Bristol Myers Squibb Company

Associate Director Regulatory Affairs

Location
Jersey City, NJ, United States
Posted
Sep 16, 2020
Ref
R1526294
Required Education
Bachelors Degree
Position Type
Full time
At Bristol Myers Squibb, we are inspired by a single vision - transforming patients' lives through science.In oncology, hematology, immunology and cardiovascular disease - and one of the most diverse and promising pipelines in the industry - each of our passionate colleagues contribute to innovations that drive meaningful change. We bring a human touch to every treatment we pioneer. Join us and make a difference.

POSITION

Director, Regulatory Affairs

SUPERVISOR

Senior or Executive Director, Regulatory Affairs

DEPARTMENT

Global Regulatory Affairs
PREREQUISITES

Bachelors in scientific discipline; A minimum of 10 years pharmaceutical industry experience in in clinical regulatory affairs, inclusive of at least 7 years experience in a senior regulatory leadership role formulating strategy and driving decision-making. Advanced degree preferred.

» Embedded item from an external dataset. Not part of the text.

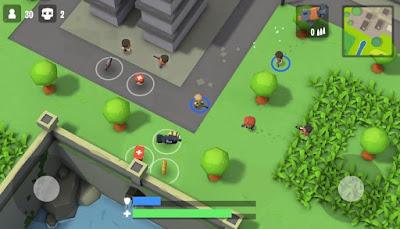 لعبة Battlelands Royale للاندرويد, لعبة Battlelands Royale مهكرة, لعبة Battlelands Royale للاندرويد مهكرة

Responsibilities will include, but are not limited to, the following:

Serve as Global Regulatory Strategy Leader for late stage marketed product with multiple indications. For each indication, will:
  • Develop and create strategy for long-term planning at a cross functional level for product, consistent with the corporate and project objectives.
  • Represent regulatory in senior management discussions and present issues accordingly.
  • Interface with international affiliates on regional regulatory strategy and implementation plans.
  • Provides strategic direction to Regional Regulatory Strategy Lead in preparing teams for project related interactions with Regulatory Agency(ies).
  • May engage with Regulatory Agency(ies) on project related interactions.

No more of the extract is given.